[EXCERPTED TEXT]:
----------

Expanses of green—from parks to forests to river corridors—decrease the disparity between the health of the rich and the health of the poor. A study published earlier this month in the Lancet showed that green spaces, even if they’re just playing fields, not only promote exercise and reduce stress, which combat circulatory disease, they also make good health accessible to everyone across the socioeconomic spectrum.
“We knew green space was good for you, but we didn’t know that it could combat health inequalities,” says Richard Mitchell, the lead author of the study and an epidemiologist at the University of Glasgow.
In cities or towns where there aren’t any natural areas, it’s usually harder for someone without wealth to access environments that promote a healthy lifestyle. People with a lot of money can join a gym or drive to a park, while people without a lot of money often cannot. But most of the time, anyone can take a walk along a river corridor or through the woods if it’s nearby.
The scientific data collected by the scientists were astounding. In the greenest areas, the difference between the death rate of the rich versus the death rate of the poor was half of what it was in areas without a lot of green.
As a result of their findings, the authors of the study argue that natural areas must be protected. “We need more, higher quality green spaces,” says Mitchell, an epidemiologist.

----------

[EXERCISE DESCRIPTION]: According to the text on green space and health, how did the gap between the death rates of the rich and the poor in the greenest areas compare with the gap in areas without much green?

[STORED DATA]:
----------

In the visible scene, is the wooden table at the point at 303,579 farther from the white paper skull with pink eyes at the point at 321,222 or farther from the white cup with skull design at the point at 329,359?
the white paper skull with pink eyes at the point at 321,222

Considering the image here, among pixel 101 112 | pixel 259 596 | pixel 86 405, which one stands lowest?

----------

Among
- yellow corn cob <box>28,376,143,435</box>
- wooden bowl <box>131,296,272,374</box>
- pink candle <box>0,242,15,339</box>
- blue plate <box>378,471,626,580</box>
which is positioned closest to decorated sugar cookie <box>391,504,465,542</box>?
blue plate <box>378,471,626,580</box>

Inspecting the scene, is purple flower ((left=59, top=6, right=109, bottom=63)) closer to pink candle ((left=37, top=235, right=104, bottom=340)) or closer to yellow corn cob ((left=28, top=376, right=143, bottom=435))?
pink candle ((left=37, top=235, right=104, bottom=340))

----------

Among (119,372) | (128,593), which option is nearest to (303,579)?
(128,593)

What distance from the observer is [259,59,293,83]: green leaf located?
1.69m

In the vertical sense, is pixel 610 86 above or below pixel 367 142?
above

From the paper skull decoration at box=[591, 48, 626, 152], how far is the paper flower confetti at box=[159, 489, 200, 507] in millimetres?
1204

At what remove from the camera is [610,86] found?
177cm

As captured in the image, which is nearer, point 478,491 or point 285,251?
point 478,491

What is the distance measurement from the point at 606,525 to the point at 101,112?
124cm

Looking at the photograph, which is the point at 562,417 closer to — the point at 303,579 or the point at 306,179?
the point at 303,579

----------

[ANSWER TO THE PROBLEM]: It was half as large.